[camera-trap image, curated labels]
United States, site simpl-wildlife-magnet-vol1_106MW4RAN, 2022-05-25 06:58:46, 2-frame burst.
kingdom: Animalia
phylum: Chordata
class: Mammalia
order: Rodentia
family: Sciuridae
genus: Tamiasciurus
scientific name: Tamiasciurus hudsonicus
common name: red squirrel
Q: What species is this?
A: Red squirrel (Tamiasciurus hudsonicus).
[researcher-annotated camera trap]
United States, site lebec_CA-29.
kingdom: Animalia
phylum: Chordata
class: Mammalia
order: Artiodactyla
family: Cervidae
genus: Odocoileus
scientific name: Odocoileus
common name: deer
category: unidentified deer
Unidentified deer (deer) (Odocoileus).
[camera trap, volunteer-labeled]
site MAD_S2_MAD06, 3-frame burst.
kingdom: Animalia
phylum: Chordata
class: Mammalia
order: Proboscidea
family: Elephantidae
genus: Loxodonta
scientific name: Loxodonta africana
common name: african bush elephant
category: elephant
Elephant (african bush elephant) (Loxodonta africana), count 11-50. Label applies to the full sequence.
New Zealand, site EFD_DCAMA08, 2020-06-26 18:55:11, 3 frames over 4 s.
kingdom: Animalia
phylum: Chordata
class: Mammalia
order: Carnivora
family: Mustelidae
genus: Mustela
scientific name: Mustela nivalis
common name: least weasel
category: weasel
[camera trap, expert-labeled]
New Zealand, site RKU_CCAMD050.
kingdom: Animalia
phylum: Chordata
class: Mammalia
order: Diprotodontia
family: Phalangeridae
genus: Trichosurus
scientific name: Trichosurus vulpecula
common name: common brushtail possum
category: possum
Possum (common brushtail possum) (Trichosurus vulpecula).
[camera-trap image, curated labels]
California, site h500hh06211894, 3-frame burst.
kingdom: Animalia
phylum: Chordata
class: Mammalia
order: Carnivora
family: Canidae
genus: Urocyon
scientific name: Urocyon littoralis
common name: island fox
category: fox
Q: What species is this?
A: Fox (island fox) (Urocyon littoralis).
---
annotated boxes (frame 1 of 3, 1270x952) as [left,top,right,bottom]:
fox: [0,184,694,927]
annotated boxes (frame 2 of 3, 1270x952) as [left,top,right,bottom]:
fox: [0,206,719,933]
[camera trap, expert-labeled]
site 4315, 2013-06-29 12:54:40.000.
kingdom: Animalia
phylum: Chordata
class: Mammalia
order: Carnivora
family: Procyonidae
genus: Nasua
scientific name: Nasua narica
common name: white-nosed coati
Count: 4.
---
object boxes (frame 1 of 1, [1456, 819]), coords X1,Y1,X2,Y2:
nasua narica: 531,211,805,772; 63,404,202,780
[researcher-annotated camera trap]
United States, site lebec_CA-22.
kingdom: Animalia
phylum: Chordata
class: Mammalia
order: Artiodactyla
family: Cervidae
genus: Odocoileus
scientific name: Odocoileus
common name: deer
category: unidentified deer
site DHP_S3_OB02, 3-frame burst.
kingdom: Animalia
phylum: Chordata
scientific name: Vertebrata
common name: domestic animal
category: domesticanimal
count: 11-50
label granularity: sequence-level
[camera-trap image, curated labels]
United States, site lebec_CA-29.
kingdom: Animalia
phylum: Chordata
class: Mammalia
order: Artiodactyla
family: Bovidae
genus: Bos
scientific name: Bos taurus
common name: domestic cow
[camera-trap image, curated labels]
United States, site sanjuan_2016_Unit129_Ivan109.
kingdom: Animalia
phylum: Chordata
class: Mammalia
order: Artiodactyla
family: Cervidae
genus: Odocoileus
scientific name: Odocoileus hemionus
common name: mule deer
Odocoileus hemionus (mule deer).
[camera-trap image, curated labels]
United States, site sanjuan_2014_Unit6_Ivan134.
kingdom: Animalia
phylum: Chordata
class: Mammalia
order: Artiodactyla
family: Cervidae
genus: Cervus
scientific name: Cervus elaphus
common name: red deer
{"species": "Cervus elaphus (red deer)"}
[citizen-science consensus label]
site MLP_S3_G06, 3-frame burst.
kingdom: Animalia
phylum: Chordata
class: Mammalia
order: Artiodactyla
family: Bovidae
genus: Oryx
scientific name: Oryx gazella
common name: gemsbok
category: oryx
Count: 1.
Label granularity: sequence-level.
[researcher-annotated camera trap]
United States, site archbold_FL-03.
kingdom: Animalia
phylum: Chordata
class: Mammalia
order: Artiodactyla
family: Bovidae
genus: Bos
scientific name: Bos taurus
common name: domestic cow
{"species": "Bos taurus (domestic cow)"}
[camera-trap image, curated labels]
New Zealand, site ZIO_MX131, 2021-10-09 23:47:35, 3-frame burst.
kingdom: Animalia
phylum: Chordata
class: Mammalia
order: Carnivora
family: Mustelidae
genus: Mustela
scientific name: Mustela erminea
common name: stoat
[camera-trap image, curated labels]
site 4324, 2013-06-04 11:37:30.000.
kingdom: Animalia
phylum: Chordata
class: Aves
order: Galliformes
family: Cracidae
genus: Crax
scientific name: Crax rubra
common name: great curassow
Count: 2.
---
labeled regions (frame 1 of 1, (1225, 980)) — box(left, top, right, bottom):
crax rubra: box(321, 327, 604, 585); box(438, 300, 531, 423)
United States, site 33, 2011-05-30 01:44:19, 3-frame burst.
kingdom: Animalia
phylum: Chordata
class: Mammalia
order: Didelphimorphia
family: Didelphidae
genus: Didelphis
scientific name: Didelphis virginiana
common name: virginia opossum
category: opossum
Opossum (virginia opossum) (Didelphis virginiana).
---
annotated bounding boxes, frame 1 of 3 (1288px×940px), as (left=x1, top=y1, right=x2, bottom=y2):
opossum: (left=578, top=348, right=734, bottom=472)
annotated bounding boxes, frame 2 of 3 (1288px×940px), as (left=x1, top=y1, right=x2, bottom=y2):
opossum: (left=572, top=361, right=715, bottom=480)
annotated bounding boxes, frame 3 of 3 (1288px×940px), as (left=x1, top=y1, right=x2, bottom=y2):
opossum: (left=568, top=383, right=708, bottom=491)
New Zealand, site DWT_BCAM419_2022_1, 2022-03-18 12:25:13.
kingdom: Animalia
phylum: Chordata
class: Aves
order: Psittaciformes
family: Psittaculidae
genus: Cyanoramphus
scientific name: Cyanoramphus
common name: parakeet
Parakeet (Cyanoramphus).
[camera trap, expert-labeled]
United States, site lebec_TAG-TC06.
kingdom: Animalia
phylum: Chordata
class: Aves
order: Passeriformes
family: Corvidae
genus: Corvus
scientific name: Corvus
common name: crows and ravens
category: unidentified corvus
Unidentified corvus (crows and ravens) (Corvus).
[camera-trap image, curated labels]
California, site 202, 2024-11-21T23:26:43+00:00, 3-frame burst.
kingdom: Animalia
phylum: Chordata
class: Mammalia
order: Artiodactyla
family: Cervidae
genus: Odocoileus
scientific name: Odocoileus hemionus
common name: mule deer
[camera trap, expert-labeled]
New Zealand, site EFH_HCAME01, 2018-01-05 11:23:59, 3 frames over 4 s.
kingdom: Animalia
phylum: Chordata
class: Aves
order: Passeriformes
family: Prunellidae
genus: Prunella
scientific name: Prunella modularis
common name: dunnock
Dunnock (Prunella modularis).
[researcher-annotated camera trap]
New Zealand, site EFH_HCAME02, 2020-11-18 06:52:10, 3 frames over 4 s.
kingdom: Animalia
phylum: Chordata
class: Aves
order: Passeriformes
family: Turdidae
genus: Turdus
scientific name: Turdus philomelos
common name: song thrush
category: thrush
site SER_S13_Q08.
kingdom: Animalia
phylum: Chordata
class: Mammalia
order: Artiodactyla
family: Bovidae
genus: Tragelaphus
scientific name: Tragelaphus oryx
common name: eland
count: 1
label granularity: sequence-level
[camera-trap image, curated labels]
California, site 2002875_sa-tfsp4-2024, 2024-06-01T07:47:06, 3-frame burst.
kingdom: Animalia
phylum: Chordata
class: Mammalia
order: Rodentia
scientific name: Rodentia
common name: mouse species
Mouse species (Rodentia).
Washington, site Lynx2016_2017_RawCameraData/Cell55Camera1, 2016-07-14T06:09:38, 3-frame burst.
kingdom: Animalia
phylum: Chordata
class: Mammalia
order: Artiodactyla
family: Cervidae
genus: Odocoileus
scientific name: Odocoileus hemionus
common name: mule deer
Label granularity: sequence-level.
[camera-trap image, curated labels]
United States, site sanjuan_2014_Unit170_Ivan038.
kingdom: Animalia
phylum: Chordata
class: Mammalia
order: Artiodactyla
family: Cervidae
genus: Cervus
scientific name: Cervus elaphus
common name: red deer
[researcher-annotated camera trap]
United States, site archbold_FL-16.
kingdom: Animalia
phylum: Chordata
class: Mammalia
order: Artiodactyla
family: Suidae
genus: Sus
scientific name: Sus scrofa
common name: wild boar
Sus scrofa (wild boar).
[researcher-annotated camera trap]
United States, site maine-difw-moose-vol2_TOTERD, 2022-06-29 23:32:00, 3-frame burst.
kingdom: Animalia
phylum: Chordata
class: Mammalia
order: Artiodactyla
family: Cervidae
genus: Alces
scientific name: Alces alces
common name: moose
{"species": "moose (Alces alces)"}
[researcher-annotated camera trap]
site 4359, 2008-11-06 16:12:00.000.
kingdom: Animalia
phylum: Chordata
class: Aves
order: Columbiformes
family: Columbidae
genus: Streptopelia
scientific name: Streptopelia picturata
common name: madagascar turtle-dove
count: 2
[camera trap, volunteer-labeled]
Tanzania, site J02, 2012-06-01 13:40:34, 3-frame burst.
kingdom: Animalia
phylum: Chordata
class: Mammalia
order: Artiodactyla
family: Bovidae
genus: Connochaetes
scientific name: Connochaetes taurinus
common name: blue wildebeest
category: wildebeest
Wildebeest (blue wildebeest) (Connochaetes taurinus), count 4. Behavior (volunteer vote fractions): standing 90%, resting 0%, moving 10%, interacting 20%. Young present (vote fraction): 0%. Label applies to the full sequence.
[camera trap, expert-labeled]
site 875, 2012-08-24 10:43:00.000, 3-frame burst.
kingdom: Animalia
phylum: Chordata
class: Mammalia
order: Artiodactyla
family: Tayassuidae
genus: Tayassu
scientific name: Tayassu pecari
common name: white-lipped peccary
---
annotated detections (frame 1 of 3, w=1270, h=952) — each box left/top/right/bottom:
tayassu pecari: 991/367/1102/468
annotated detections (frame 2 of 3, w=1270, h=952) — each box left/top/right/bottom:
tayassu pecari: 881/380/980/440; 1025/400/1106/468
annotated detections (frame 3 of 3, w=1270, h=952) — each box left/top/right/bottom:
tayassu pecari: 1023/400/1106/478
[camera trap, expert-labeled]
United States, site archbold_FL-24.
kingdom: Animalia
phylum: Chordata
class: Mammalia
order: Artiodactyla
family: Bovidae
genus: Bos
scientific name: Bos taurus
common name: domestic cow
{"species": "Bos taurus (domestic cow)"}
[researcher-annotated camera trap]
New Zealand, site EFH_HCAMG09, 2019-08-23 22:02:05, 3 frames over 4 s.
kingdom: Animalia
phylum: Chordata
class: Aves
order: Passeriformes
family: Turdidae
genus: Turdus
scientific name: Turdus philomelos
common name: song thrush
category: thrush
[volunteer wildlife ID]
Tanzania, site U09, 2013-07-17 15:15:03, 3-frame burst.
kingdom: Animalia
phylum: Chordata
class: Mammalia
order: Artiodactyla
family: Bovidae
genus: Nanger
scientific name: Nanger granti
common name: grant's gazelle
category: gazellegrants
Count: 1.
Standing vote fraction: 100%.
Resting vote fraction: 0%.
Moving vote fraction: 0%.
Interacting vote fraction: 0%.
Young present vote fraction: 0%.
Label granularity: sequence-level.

Work instructions:
Output only an exact transcription of the lines above from the one with "Tanzania, site U09, 2013-07-17" up to and including the one with "Interacting vote fraction: 0%.".

Task answer:
Tanzania, site U09, 2013-07-17 15:15:03, 3-frame burst.
kingdom: Animalia
phylum: Chordata
class: Mammalia
order: Artiodactyla
family: Bovidae
genus: Nanger
scientific name: Nanger granti
common name: grant's gazelle
category: gazellegrants
Count: 1.
Standing vote fraction: 100%.
Resting vote fraction: 0%.
Moving vote fraction: 0%.
Interacting vote fraction: 0%.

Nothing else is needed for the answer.